### Stated exercise
In this exercise, copy exactly the lines from the one that contains "As seen in this photo, is" through the end of the entries below; pictures are not copied.

### Material for the task
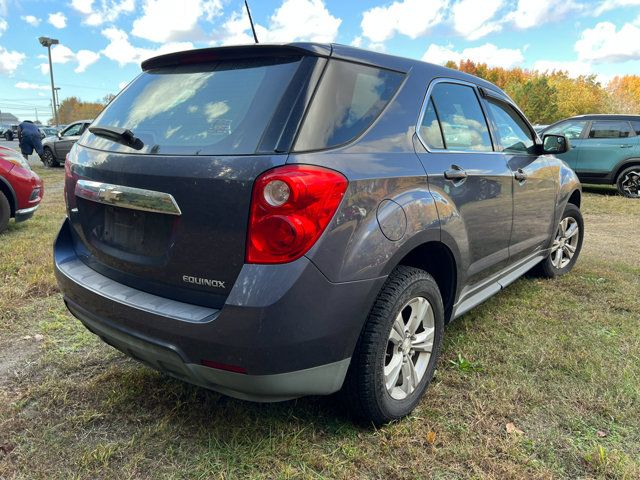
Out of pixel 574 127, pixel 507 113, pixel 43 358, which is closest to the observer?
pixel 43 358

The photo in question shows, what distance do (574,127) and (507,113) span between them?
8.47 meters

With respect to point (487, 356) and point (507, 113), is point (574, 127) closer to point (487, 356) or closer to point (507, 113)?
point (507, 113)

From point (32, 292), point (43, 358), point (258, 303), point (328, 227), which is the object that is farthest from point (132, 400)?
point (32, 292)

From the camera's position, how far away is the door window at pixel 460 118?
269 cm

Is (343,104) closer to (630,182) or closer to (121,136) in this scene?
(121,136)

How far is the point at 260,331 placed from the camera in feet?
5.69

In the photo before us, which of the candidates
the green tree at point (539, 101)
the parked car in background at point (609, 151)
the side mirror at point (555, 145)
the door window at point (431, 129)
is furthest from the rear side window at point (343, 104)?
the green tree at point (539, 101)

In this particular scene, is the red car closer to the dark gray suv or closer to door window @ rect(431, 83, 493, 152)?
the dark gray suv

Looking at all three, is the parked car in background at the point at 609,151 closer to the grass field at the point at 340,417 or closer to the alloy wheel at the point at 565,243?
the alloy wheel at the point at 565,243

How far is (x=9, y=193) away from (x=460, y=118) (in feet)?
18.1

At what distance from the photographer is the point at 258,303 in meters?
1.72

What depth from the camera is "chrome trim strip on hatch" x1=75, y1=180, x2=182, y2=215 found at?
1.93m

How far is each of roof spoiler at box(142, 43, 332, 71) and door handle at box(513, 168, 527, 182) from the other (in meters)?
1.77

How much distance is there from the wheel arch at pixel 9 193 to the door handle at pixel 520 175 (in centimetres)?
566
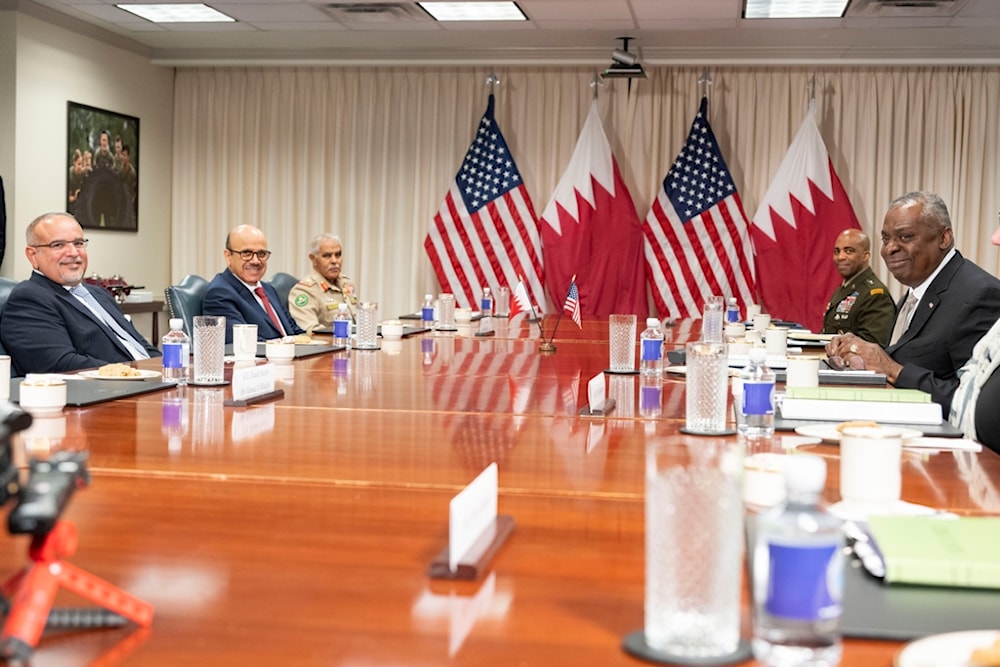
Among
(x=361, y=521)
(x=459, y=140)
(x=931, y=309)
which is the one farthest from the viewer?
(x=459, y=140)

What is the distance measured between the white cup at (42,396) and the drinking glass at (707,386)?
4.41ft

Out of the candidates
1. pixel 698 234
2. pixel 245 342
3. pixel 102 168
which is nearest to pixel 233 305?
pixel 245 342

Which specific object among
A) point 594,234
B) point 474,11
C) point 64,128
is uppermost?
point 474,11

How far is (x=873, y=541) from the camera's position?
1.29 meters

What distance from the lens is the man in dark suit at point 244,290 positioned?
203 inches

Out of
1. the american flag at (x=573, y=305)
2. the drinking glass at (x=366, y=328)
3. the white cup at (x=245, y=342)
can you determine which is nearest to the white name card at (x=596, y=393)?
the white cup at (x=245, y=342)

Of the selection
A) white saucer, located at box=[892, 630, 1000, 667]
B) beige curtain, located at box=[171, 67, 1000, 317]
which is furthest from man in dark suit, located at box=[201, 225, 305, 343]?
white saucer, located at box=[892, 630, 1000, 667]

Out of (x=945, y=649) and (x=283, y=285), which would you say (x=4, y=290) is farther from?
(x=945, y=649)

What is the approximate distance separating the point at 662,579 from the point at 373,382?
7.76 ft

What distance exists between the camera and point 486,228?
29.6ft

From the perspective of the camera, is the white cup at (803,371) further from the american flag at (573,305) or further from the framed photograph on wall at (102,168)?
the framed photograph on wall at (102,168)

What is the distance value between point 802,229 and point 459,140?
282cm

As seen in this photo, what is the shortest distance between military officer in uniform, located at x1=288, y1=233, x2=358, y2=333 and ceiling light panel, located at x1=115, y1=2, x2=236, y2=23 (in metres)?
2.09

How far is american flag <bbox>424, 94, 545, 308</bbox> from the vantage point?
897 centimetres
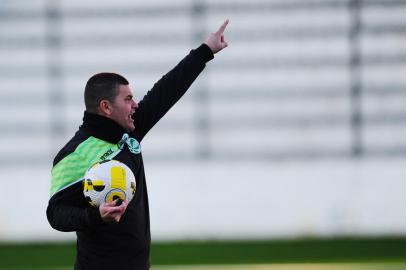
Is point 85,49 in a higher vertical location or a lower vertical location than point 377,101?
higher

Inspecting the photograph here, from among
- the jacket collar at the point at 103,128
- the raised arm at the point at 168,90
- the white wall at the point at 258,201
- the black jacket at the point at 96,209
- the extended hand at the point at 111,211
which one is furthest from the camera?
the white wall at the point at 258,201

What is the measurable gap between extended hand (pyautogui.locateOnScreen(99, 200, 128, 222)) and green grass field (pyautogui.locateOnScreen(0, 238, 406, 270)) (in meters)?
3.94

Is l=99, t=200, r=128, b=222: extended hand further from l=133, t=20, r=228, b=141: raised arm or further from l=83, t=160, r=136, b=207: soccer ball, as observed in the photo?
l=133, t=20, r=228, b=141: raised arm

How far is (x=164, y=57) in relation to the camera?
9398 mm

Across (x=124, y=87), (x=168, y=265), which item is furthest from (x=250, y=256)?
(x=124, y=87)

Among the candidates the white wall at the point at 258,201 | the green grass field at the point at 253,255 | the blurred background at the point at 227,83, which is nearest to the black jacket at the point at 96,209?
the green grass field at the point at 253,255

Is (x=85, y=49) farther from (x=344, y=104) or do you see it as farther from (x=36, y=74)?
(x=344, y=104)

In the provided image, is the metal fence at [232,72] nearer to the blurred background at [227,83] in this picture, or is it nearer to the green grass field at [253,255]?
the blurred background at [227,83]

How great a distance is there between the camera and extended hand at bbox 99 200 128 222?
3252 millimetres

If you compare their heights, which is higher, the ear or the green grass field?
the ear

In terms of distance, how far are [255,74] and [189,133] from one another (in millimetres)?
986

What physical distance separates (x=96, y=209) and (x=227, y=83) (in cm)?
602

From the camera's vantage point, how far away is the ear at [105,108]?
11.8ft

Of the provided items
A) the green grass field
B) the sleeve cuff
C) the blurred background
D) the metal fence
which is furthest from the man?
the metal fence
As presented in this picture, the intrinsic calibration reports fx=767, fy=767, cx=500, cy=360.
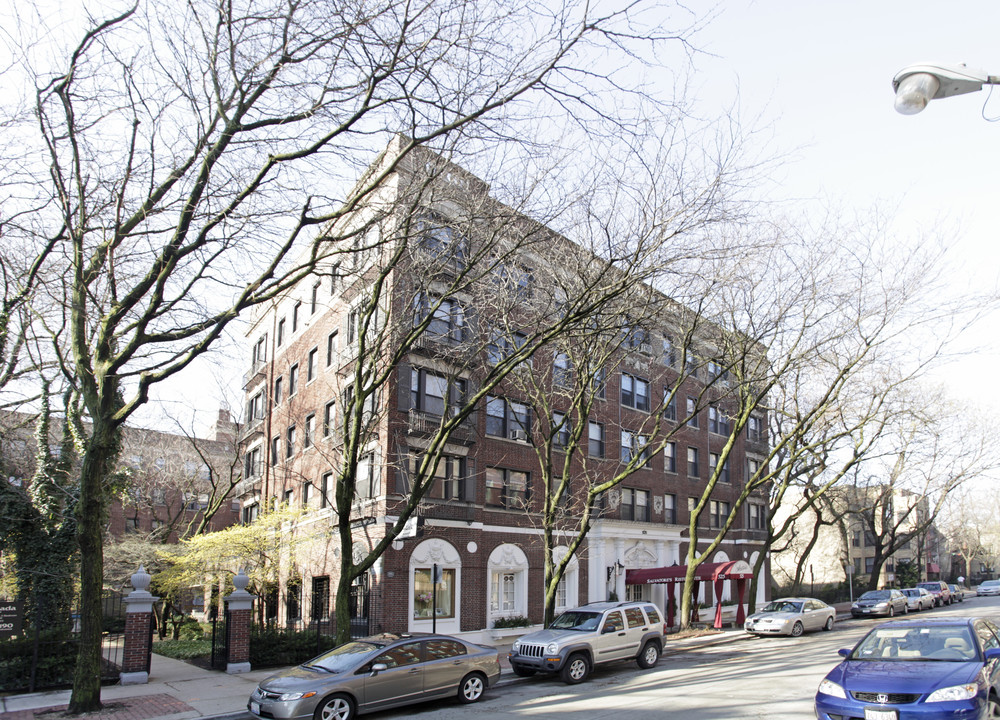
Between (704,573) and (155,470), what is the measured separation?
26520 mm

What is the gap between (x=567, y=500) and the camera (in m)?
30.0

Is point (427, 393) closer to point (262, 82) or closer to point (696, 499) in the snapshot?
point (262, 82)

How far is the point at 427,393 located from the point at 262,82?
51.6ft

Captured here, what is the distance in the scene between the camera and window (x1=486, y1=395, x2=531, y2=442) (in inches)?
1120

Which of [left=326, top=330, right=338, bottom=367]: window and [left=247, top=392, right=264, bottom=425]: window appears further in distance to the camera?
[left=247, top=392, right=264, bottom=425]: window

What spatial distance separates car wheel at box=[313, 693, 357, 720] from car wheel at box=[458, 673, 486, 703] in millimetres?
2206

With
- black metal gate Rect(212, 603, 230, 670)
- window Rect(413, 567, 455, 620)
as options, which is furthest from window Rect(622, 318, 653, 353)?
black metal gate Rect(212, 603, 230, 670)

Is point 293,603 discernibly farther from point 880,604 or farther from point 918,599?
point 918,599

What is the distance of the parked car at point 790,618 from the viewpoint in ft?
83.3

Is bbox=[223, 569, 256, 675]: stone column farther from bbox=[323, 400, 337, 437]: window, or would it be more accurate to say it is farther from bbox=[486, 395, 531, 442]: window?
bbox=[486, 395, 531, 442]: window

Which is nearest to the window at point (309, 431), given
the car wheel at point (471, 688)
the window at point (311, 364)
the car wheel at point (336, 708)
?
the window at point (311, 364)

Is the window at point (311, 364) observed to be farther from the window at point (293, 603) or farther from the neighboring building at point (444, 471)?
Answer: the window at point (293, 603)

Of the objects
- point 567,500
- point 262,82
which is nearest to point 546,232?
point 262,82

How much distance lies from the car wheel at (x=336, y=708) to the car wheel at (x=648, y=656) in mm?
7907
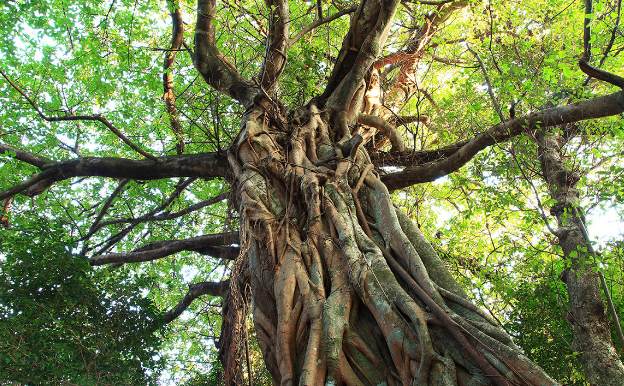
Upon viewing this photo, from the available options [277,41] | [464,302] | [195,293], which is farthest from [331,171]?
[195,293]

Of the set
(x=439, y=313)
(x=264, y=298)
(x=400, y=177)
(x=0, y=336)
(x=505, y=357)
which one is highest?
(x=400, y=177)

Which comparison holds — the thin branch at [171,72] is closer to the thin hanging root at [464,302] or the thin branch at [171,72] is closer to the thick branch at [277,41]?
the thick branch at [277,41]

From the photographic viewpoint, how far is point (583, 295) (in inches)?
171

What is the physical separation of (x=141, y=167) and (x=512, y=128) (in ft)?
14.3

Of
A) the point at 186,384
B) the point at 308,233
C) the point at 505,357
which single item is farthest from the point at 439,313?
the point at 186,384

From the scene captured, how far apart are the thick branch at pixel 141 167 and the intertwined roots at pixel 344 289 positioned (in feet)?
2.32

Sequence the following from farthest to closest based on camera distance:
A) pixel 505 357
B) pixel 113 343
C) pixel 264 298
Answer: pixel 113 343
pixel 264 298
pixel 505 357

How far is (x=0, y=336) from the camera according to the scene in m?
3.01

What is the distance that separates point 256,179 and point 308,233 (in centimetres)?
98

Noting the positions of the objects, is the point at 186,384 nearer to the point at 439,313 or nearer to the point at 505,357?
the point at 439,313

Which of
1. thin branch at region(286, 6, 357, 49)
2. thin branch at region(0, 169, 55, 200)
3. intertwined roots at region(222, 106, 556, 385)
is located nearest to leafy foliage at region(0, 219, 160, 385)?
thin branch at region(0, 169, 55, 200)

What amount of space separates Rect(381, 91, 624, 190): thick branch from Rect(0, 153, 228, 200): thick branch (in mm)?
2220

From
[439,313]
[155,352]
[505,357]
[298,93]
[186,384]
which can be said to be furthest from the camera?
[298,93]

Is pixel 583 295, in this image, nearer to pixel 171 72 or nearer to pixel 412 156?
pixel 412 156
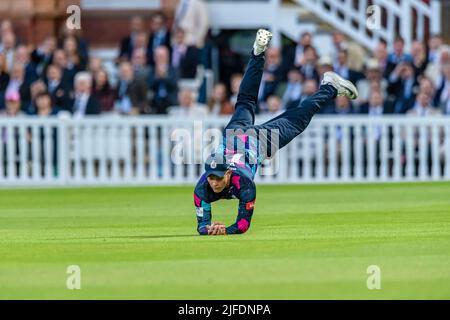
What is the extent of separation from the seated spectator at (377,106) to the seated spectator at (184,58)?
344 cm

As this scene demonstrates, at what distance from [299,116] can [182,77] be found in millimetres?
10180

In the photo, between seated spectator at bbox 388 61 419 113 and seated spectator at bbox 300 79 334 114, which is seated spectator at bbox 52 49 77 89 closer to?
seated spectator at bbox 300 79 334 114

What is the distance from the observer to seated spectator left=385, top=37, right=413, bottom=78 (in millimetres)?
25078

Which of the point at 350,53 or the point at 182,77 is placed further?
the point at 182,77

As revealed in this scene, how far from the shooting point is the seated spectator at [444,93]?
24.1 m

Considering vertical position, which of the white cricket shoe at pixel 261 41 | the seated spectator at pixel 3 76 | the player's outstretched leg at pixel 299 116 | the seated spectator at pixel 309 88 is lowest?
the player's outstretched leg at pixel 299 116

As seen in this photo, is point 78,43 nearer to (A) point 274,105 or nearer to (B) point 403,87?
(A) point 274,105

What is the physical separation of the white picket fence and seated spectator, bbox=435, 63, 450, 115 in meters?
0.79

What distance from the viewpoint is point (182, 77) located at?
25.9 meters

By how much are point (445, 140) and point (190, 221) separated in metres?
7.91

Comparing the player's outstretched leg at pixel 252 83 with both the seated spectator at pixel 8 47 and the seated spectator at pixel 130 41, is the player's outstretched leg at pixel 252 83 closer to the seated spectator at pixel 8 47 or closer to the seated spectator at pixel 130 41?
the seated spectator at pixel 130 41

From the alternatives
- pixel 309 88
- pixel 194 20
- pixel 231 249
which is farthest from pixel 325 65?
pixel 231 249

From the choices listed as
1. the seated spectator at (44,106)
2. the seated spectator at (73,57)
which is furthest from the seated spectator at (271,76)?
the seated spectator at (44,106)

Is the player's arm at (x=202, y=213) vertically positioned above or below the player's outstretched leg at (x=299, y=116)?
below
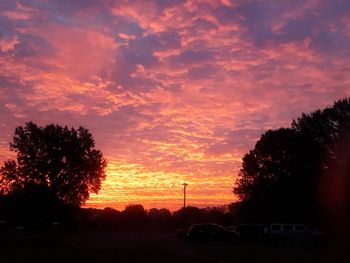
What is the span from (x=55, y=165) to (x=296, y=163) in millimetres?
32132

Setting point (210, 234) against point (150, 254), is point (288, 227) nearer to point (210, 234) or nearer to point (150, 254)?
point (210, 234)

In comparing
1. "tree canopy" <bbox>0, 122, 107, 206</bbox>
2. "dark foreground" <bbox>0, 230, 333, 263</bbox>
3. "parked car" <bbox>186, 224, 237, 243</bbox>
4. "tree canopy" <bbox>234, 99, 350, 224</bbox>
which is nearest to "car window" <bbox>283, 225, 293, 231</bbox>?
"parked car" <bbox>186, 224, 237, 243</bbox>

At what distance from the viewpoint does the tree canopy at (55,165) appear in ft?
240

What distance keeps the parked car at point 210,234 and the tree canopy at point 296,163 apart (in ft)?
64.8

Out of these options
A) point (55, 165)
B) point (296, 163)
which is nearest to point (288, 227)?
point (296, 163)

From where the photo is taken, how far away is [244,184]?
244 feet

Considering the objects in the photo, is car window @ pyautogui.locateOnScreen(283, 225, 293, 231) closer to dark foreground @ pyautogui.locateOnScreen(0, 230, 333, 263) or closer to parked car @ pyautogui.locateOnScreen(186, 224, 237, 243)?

### Answer in full
As seen in this photo, is point 78,43 nearer to (A) point 274,105 or nearer to (B) point 403,87?
(A) point 274,105

What is the physical separation of the white picket fence and seated spectator, bbox=435, 63, 450, 115 in meters?
0.79

What distance from the viewpoint is point (182, 77) located at?
25.9 meters

By how much are point (445, 140) and point (190, 221) separated in metres?
7.91

Comparing the player's outstretched leg at pixel 252 83 with both the seated spectator at pixel 8 47 and the seated spectator at pixel 130 41, is the player's outstretched leg at pixel 252 83 closer to the seated spectator at pixel 8 47 or closer to the seated spectator at pixel 130 41?
the seated spectator at pixel 130 41

From the alternatives
- pixel 309 88
- pixel 194 20
- pixel 231 249
which is farthest from pixel 325 65?
pixel 231 249

From the choices listed as
1. the seated spectator at (44,106)
2. the seated spectator at (73,57)
which is furthest from the seated spectator at (271,76)?
the seated spectator at (44,106)

Is the player's arm at (x=202, y=213) vertically positioned above or below the player's outstretched leg at (x=299, y=116)?
below
What is the span from (x=55, y=165) to (x=296, y=163) in millimetres?
32132

Setting point (210, 234) against point (150, 254), is point (288, 227) nearer to point (210, 234) or nearer to point (150, 254)?
point (210, 234)

In comparing
1. "tree canopy" <bbox>0, 122, 107, 206</bbox>
2. "dark foreground" <bbox>0, 230, 333, 263</bbox>
3. "parked car" <bbox>186, 224, 237, 243</bbox>
4. "tree canopy" <bbox>234, 99, 350, 224</bbox>
which is nearest to "car window" <bbox>283, 225, 293, 231</bbox>?
"parked car" <bbox>186, 224, 237, 243</bbox>

At what distance from the viewpoint does the tree canopy at (55,165) appear in ft?
240

What distance keeps the parked car at point 210,234 and the tree canopy at point 296,163 apart (in ft)?
64.8

Out of these options
A) point (55, 165)
B) point (296, 163)
which is nearest to point (288, 227)?
point (296, 163)

From where the photo is taken, how far away is [244,184]?
244 feet

Considering the objects in the photo, is car window @ pyautogui.locateOnScreen(283, 225, 293, 231) closer to dark foreground @ pyautogui.locateOnScreen(0, 230, 333, 263) or closer to parked car @ pyautogui.locateOnScreen(186, 224, 237, 243)?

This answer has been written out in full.